Esas No: 2008/6-156
Karar No: 2008/194
Yargıtay Ceza Genel Kurulu 2008/6-156 Esas 2008/194 Karar Sayılı İlamı
Ceza Genel Kurulu 2008/6-156 E., 2008/194 K.
"İçtihat Metni"
Sanığın şantaj suçundan 765 sayılı TCY’nın 192/1-1ve 59. maddeleri uyarınca 1 yıl 8 ay hapis cezası ile cezalandırılmasına ve bu cezasının 647 sayılı Yasanın 6. maddesi uyarınca ertelenmesine ilişkin Kocaeli 1.Ağır Ceza Mahkemesince 25.06.2004 gün ve 20-183 sayı ile verilen kararın sanık müdafii tarafından temyiz edilmesi üzerine, Yargıtay C.Başsavcılığı dosyayı 5237 sayılı TCY’nın yürürlüğe girmesi nedeniyle 5320 sayılı Yasanın 8/2. maddesi uyarınca 11.07.2005 gün ve 165314 sayılı yazıyla mahalline iade etmiştir.

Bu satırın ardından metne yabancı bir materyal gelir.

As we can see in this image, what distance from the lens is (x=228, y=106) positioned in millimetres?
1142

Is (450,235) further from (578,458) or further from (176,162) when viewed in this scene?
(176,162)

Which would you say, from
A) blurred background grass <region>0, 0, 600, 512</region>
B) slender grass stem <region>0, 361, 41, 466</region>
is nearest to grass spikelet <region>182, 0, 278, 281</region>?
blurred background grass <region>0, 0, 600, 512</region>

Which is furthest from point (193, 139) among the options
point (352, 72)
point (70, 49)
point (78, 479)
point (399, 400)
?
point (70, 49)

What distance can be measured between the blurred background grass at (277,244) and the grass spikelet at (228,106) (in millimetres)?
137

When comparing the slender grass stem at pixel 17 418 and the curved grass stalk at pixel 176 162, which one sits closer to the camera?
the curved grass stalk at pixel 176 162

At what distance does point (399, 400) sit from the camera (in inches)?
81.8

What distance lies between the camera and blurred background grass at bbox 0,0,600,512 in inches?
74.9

Yerel Mahkemece bu kez 03.10.2005 gün ve 277-193 sayı ile;
“…5237 S.Y. nın 7/2. ve TCK. nın yürürlük ve uygulama şekli hakkındaki 5252 sayılı Kanunun 9/3. maddeleri bağlamında somut olayda ayrı ayrı uygulanmış olup, yapılan bu uygulama sonucunda,
Sanıkların eylemlerine uygulanması gereken 5237 sayılı TCK. nın 107, 31/3, 62, 50/3, 52, 63. maddelerinin, daha önceden uygulanan 765 sayılı TCK. hükümlerine göre sonuç ceza bakımından lehe olduğu,
Değerlendirildiğinden, önceki kararda ayrıntılı olarak açıklanan gerekçe de aynen benimsenerek yeniden aşağıdaki şekilde cezalandırılmalarına dair hüküm kurulmuştur …

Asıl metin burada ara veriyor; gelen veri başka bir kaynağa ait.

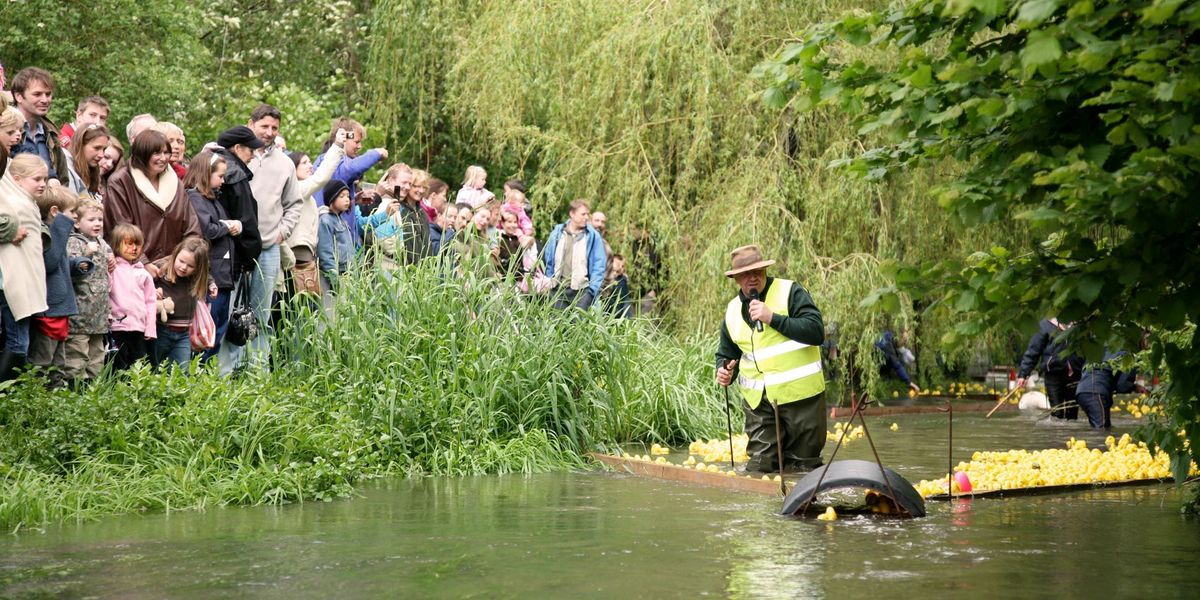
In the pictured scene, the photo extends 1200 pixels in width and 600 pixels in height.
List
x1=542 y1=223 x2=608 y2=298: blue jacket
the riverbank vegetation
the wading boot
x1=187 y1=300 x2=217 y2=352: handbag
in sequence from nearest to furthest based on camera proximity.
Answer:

…” şeklindeki kabulle sanığın 5237 sayılı TCY’nın 107 ve 62. maddeleri uyarınca 1 yıl 3 ay hapis ve 280 YTL adli para cezasıyla cezalandırılmasına ve bu cezaların ertelenmesine karar verilmiştir.
Sanığın temyizi üzerine dosyayı inceleyen Yargıtay 6.Ceza Dairesince 19.09.2007 gün ve 3597-9265 sayı ile;
“… B-Sanık A... T..... hakkında kurulan hükmün temyiz incelemesine gelince;
Dosya içeriğine, toplanıp karar yerinde incelenerek tartışılan hukuken geçerli ve elverişli kanıtlara, gerekçeye ve Hakimler Kurulunun takdirine göre; suçun sanık tarafından işlendiğini kabulde ve nitelendirmede usul ve yasaya aykırılık bulunmadığından, diğer temyiz itirazları yerinde görülmemiştir.
Ancak;
1-Sanığın eylemine uyan 765 sayılı TCY" nın 192/1-2, 59/2 ve 647 sayılı Yasanın 6. maddeleri ile 5237 sayılı TCY" nın aynı suça uyan 107, 62, 50/1. maddelerinde öngörülen cezaların alt ve üst sınırları, hapis ve para cezalarının ertelenmesi ve ertelemenin hukuki sonuçları gözetildiğinde, anılan Yasanın 7/2, 5252 sayılı Yasanın 9/3. maddeleri ışığında; 765 sayılı Yasa hükümlerinin sanık yararına olduğunun gözetilmesi zorunluluğu,
Kabule göre de;
2-5237 sayılı TCK.nun 51. maddesine aykırı olarak sanığa hükmolunan adli para cezasının ertelenmesine karar verilmesi…
…” isabetsizliğinden hüküm kazanılmış hak saklı kalmak koşuluyla bozulmuştur.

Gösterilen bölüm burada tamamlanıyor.